● 読解文
▬▬▬▬▬▬
説明

風力発電設備

少なくとも1つの風車と、1つの発電装置とを備える風力発電設備において、発電装置は、少なくとも2つの発電機を備えている。これらの発電機は、少なくとも1つの差動装置を介して、互いに結合されており、風車は、差動装置のピニオン歯車に配置されている。各発電機の回転子は、差動装置の軸歯車に連結されており、発電機の固定子は互いに結合されて1つの受けを形成しており、該受けに、差動装置の差動支持部が回転運動可能に収容されている。

【発明の詳細な説明】
【技術分野】
【0001】
本発明は、少なくとも1つの風車と、1つの発電装置を備える風力発電設備に関する。
【0002】
公知の風力発電設備では、風の追跡はサーボモータによって行われる。このサーボモータを用いて、風力発電設備のナセルヘッド全体が、いわゆるアジマス軸受を介して垂直軸を中心に回転させられる。回転数の調節は、風車の迎え角を変更するサーボモータによって行われることが好ましい。全てのサーボモータは、その制御信号を制御装置から受信する。制御装置は、ナセルヘッドの上に配置された風速計を利用するものである。しかし、風速計は、戸外のナセルヘッドの上に配置されているため、絶えず天候の影響にさらされるという欠点がある。特に、凍結や衝突による妨害により、風速計が動作しなくなったり、または、動作が限定されてしまったりすることになる。加えて、風速計は、例えば風の関係が変わりやすいことに起因する妨害を受ける。この妨害を解消するため、および、サーボモータを駆動するために、手間のかかる駆動回路および調節回路が必要になる。特に、出力が30キロワットまでの小さい風力発電設備を取り換える場合には、この手間のかかる制御および調節技術は、明らかに投資のリスクとなる場合が多い。
【0003】
従って、本発明の課題は、風の追跡および回転数の調節が著しく容易な、冒頭部分に記載した種類の風力発電設備を提供することにある。
【0004】
この課題は、本発明によれば、特許請求項1の特徴により解決される。本発明の有効な発展形態は、従属請求項に示されている。
【0005】
本発明にかかる風力発電設備は、発電装置が、少なくとも2つの発電機を備え、上記発電機は、少なくとも1つの差動装置を介して互いに結合されており、上記発電機の回転子は、それぞれ、上記差動装置の軸歯車に連結されており、風車は上記差動装置のピニオン歯車に配置されており、各上記発電機の固定子が互いに結合されて1つの受けを形成しており、該受けに、上記差動装置の差動支持部が回転運動可能に収容されていることを特徴とする。
▬▬▬▬▬▬
● データ内容
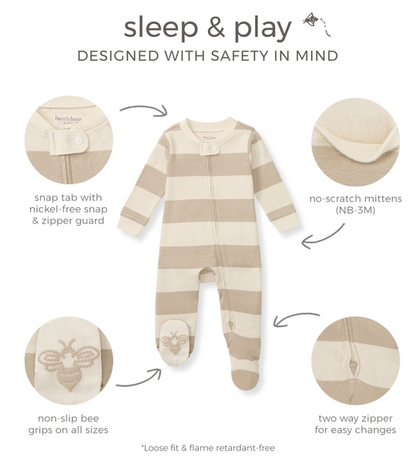 sleep & play
DESIGNED WITH SAFETY IN MIND

burt's bees

snap tab with nickel-free snap & zipper guard

no-scratch mittens (NB-3M)

non-slip bee grips on all sizes

two way zipper for easy changes

*Loose fit & flame retardant-free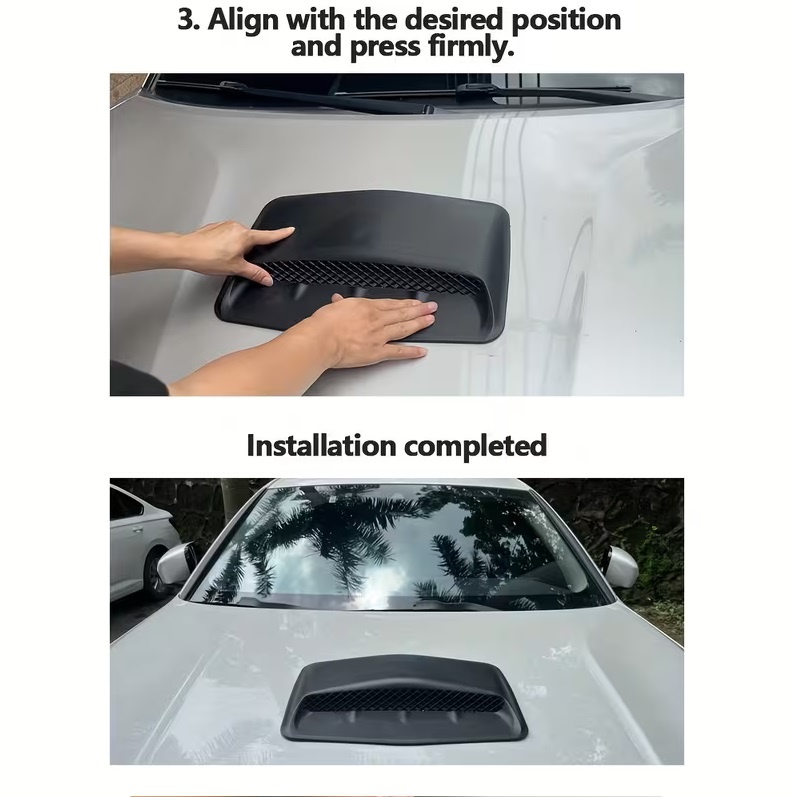 3. Align with the desired position and press firmly.

Installation completed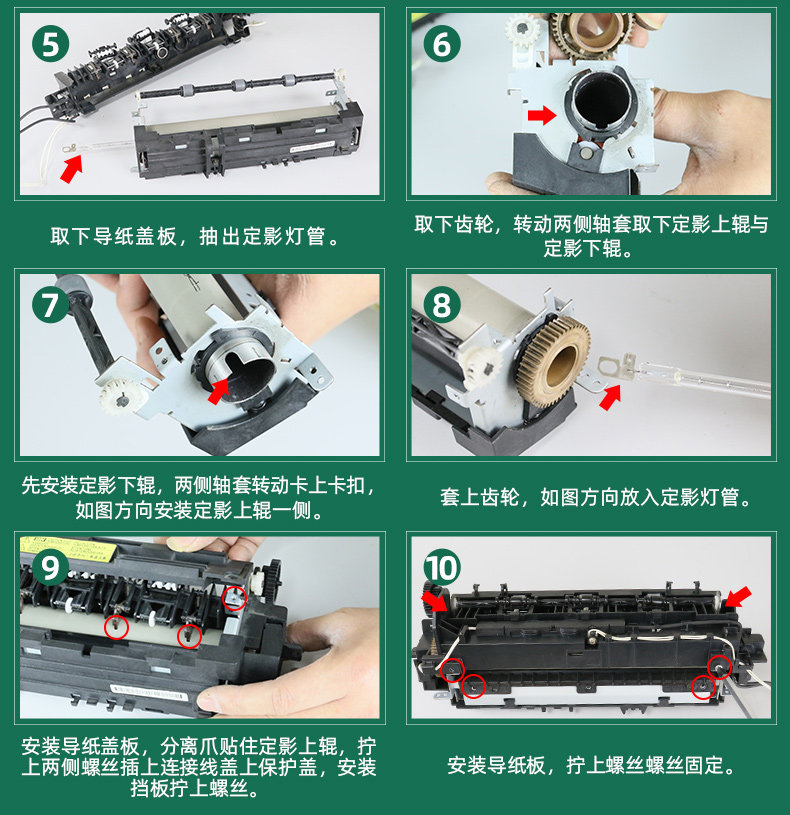 5

取下导纸盖板，抽出定影灯管。

6

取下齿轮，转动两侧轴套取下定影上辊与定影下辊。

7

先安装定影下辊，两侧轴套转动卡上卡扣，如图方向安装定影上辊一侧。

8

套上齿轮，如图方向放入定影灯管。

9

安装导纸盖板，分离爪贴住定影上辊，拧上两侧螺丝插上连接线盖上保护盖，安装挡板拧上螺丝。

10

安装导纸板，拧上螺丝螺丝固定。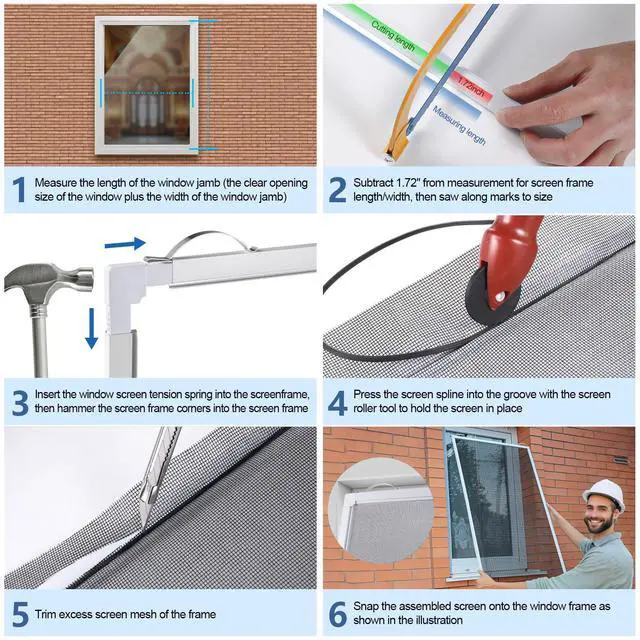 1 Measure the length of the window jamb (the clear opening size of the window plus the width of the window jamb)

Cutting length
1.72inch
Measuring length

2 Subtract 1.72" from measurement for screen frame length/width, then saw along marks to size

3 Insert the window screen tension spring into the screenframe, then hammer the screen frame corners into the screen frame

4 Press the screen spline into the groove with the screen roller tool to hold the screen in place

5 Trim excess screen mesh of the frame

6 Snap the assembled screen onto the window frame as shown in the illustration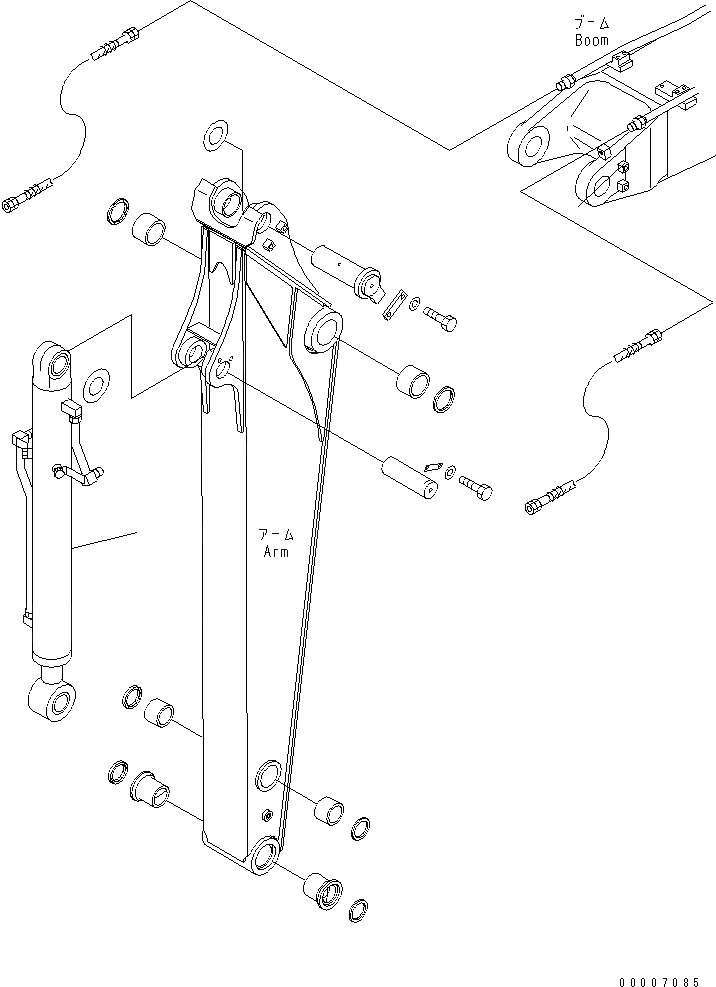 ブーム
Boom

アーム
Arm

00007085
▬▬▬▬▬▬
● 作業項目
A. 読解文の【0005】の段落で差動装置の部位として挙げられているものを、すべて列挙してください。
B. 次の(i)～(iii)が読解文の内容と合致するかどうかを、それぞれ「はい」か「いいえ」で答え、判断の根拠となる箇所を原文どおりに引用してください。
(i) 公知の風力発電設備では、風の追跡はサーボモータによって行われる。
(ii) 風速計は、ナセルヘッドの内部に配置されている。
(iii) 出力が30キロワットまでの小さい風力発電設備を取り換える場合、制御および調節技術が投資のリスクとなることはない。
C. 読解文の「公知の風力発電設備では」で始まる段落を、主な事実を残したまま箇条書きに書き直してください。

● 解答一覧
A.
・軸歯車
・ピニオン歯車
・差動支持部

B.
(i) はい。「公知の風力発電設備では、風の追跡はサーボモータによって行われる。」
(ii) いいえ。「風速計は、戸外のナセルヘッドの上に配置されているため、絶えず天候の影響にさらされるという欠点がある。」
(iii) いいえ。「出力が30キロワットまでの小さい風力発電設備を取り換える場合には、この手間のかかる制御および調節技術は、明らかに投資のリスクとなる場合が多い。」

C.
・風の追跡は、サーボモータがアジマス軸受を介してナセルヘッド全体を垂直軸中心に回転させることで行われる。
・回転数の調節は、風車の迎え角を変えるサーボモータで行うことが好ましい。
・全てのサーボモータは、ナセルヘッド上の風速計を利用する制御装置から制御信号を受ける。
・風速計は戸外にあるため天候の影響を絶えず受け、凍結や衝突で動作しなくなったり動作が限定されたりする。
・風速計は、風の関係が変わりやすいことなどに起因する妨害も受ける。
・妨害の解消とサーボモータの駆動には、手間のかかる駆動回路および調節回路が必要となる。
・出力30キロワットまでの小さい設備を取り換える場合、この制御および調節技術は投資のリスクとなることが多い。